BEGIN Source material

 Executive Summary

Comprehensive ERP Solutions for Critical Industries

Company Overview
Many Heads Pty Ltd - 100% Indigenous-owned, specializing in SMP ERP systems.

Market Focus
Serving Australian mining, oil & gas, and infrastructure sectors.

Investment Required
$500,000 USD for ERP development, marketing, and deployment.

END Source material
BEGIN Source material

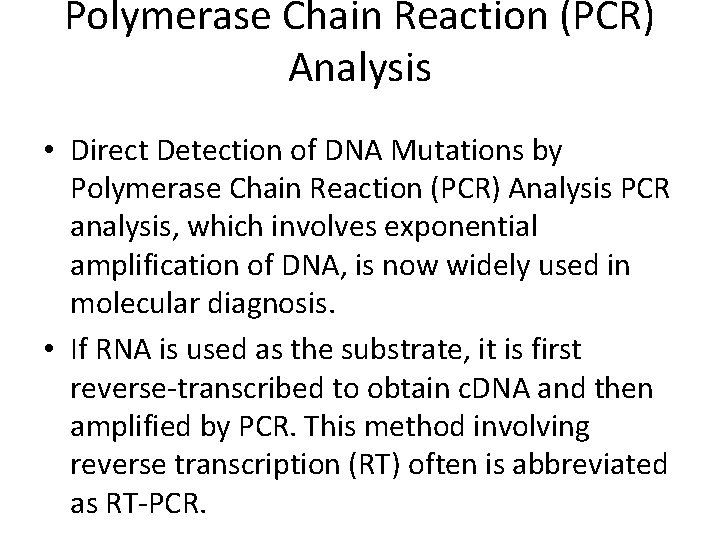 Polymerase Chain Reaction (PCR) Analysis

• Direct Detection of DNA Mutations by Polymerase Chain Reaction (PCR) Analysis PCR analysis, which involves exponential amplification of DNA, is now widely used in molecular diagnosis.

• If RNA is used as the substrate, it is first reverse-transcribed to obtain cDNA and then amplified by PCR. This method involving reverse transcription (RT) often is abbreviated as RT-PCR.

END Source material
BEGIN Source material

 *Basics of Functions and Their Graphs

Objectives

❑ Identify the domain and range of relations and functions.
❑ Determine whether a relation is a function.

END Source material

- _Task item_
Output the lines of the records above exactly as they appear, from the line containing "Many Heads Pty" through the line containing "marketing, and deployment.".

- _Written solution_
Many Heads Pty Ltd - 100% Indigenous-owned, specializing in SMP ERP systems.

Market Focus
Serving Australian mining, oil & gas, and infrastructure sectors.

Investment Required
$500,000 USD for ERP development, marketing, and deployment.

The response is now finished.